▶ **PROVIDED TEXT**
╔══
Homily on the Samaritan Woman

Lesson on the Samaritan Woman: St. John 4 : 5 – 42

Beautiful story, full of insights into how Christ conducted Himself during His earthly ministry… It is also from the Gospel according to St. John: a short book that is full of beautiful spiritual insights; a book that shares the wonderful words, actions, and teaching of Christ. Today I want to focus on the transforming conversation that led the woman at the well – St. Photini – to sanctification and what it means for us.

Let me take you through their time together:

The conversation began simply enough; very similar to the conversation with the paralytic. The woman puts Christ into a certain box; she sees Him as a man, and as a Jew, so her conversation begins within that context;

  • How is it that You, being a Jew, ask a drink from me, a Samaritan woman?

He begins pulling her out of this comfort zone with His reply;

  • If you knew the gift of God, and who it is who says to you, ‘Give Me a drink,’ you would have asked Him, and He would have given you living water.

She widens her expectations a bit, recognizing that, although He is a Jew, He is willing to converse with her. Her reply is clever, teasing, and if we fit it into what we later learn about her relations with men, a bit flirtatious.

  • Sir, You have nothing to draw with, and the well is deep. Where then do You get that living water? are You greater than our father Jacob, who gave us the well, and drank from it himself, as well as his sons and his livestock?
╚══
▶ **GIVEN INFORMATION**
╔══
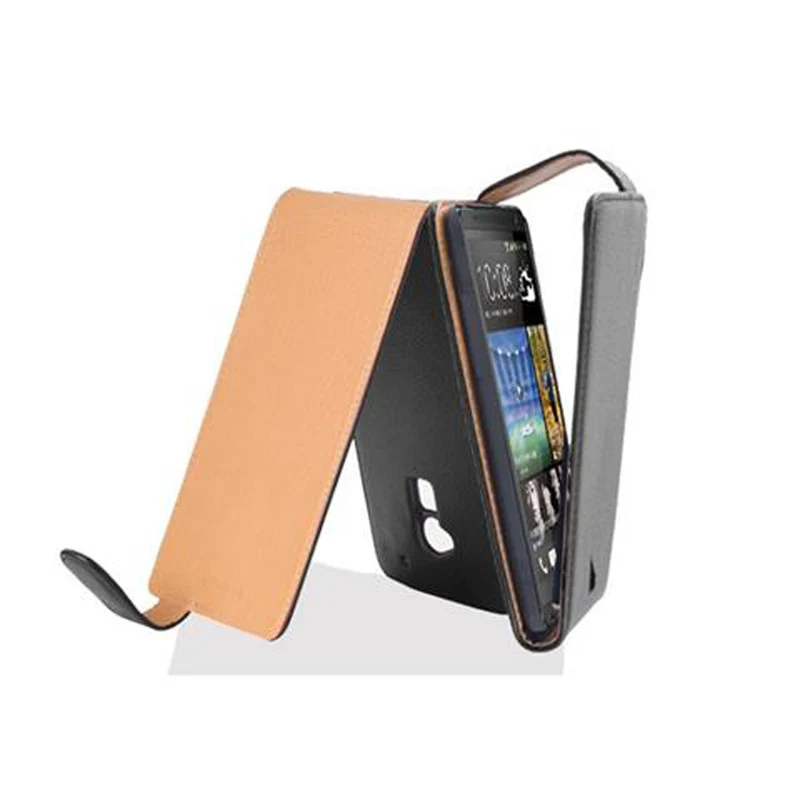 Cadorabo Hülle kompatibel mit HTC ONE MAX T6 Schutzhülle im Flip Design aus strukturiertem Kunstleder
╚══
In the homily on the Samaritan woman, by what name is the woman at the well identified? The data has no connection to the homily on the Samaritan woman.

▶ **EXERCISE RESULT**
St. Photini